-- SUPPLIED RECORDS follows --
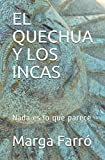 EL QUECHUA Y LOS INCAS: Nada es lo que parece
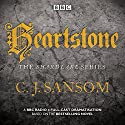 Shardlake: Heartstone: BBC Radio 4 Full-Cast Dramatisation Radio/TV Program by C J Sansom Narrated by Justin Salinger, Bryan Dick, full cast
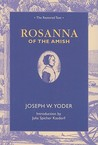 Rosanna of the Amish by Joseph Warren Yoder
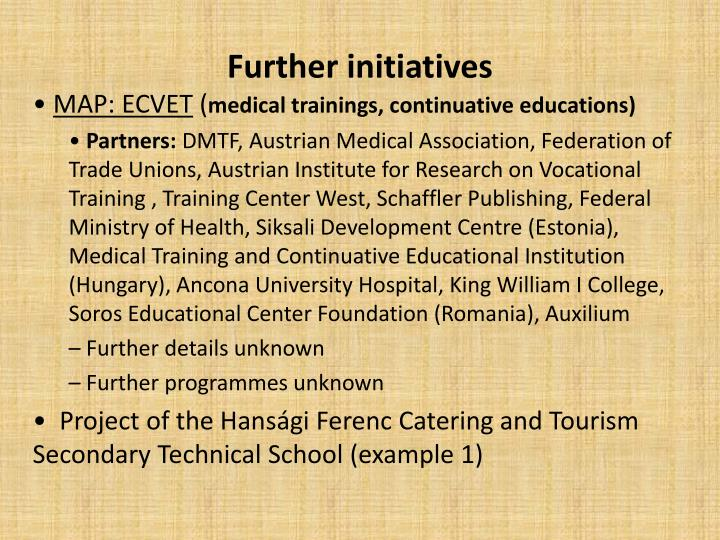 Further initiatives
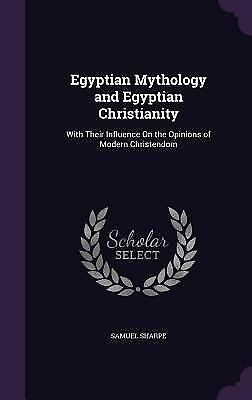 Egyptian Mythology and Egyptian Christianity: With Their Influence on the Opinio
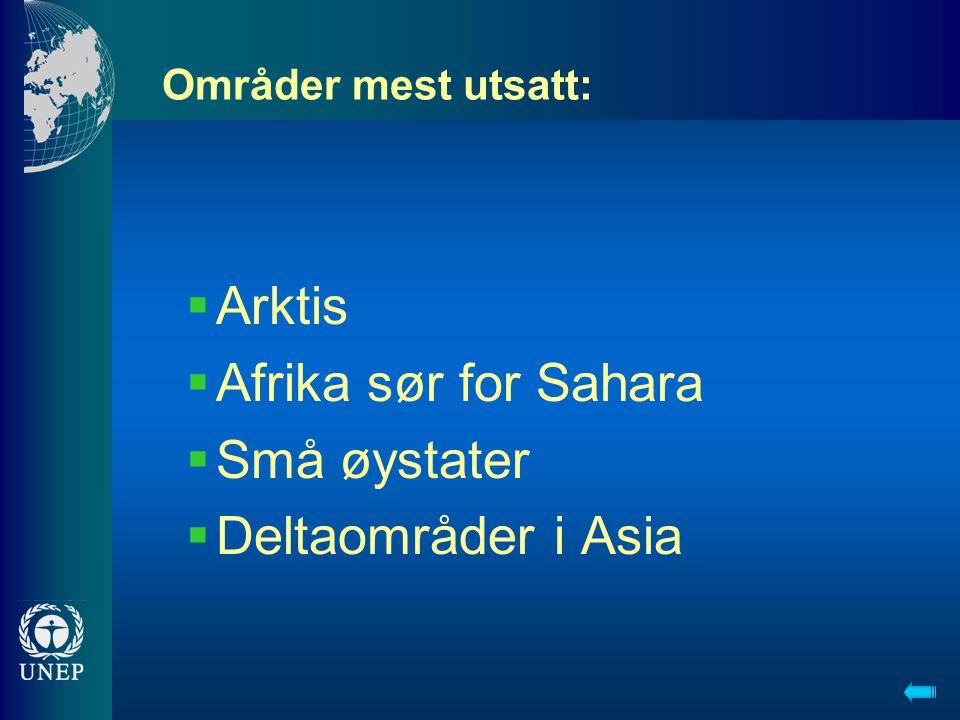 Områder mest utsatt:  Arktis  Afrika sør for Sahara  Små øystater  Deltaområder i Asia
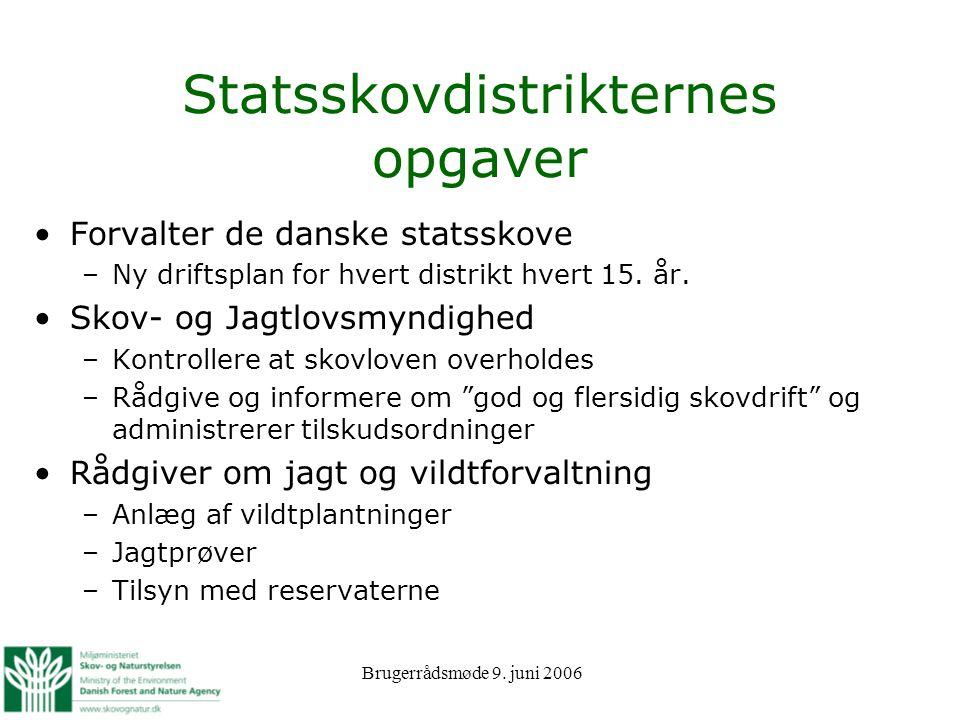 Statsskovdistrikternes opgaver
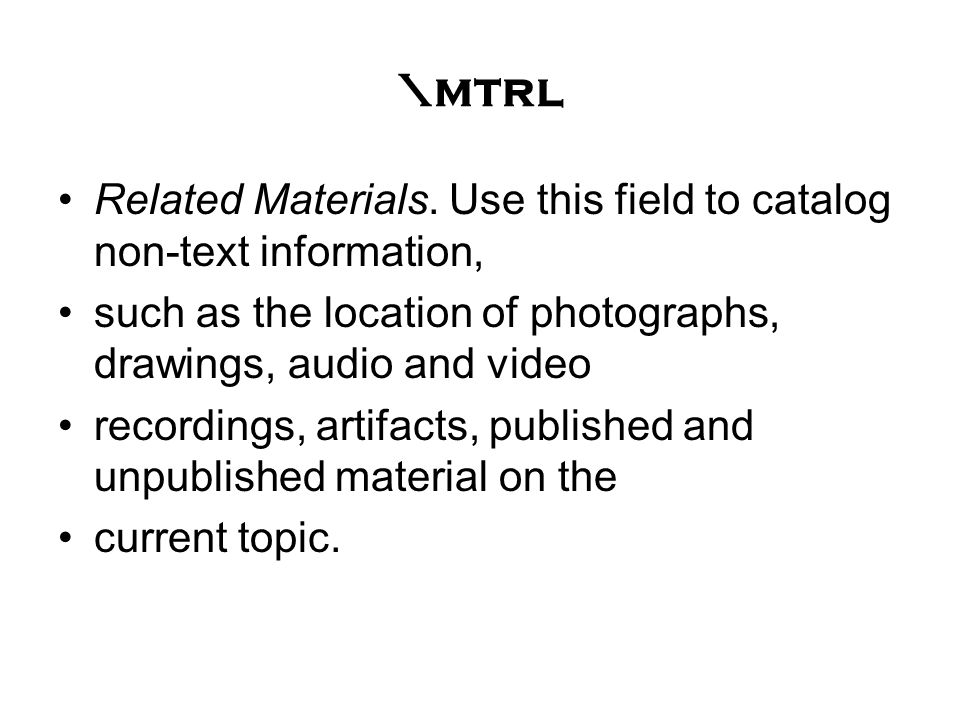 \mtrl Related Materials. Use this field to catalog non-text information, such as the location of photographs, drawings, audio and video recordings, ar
-- SUPPLIED RECORDS concluded --
§ WORK TO COMPLETE
All of the data must be set down exactly, with no pictures included.

§ WRITTEN RESPONSE
 EL QUECHUA Y LOS INCAS: Nada es lo que parece
 Shardlake: Heartstone: BBC Radio 4 Full-Cast Dramatisation Radio/TV Program by C J Sansom Narrated by Justin Salinger, Bryan Dick, full cast
 Rosanna of the Amish by Joseph Warren Yoder
 Further initiatives
 Egyptian Mythology and Egyptian Christianity: With Their Influence on the Opinio
 Områder mest utsatt:  Arktis  Afrika sør for Sahara  Små øystater  Deltaområder i Asia
 Statsskovdistrikternes opgaver
 \mtrl Related Materials. Use this field to catalog non-text information, such as the location of photographs, drawings, audio and video recordings, ar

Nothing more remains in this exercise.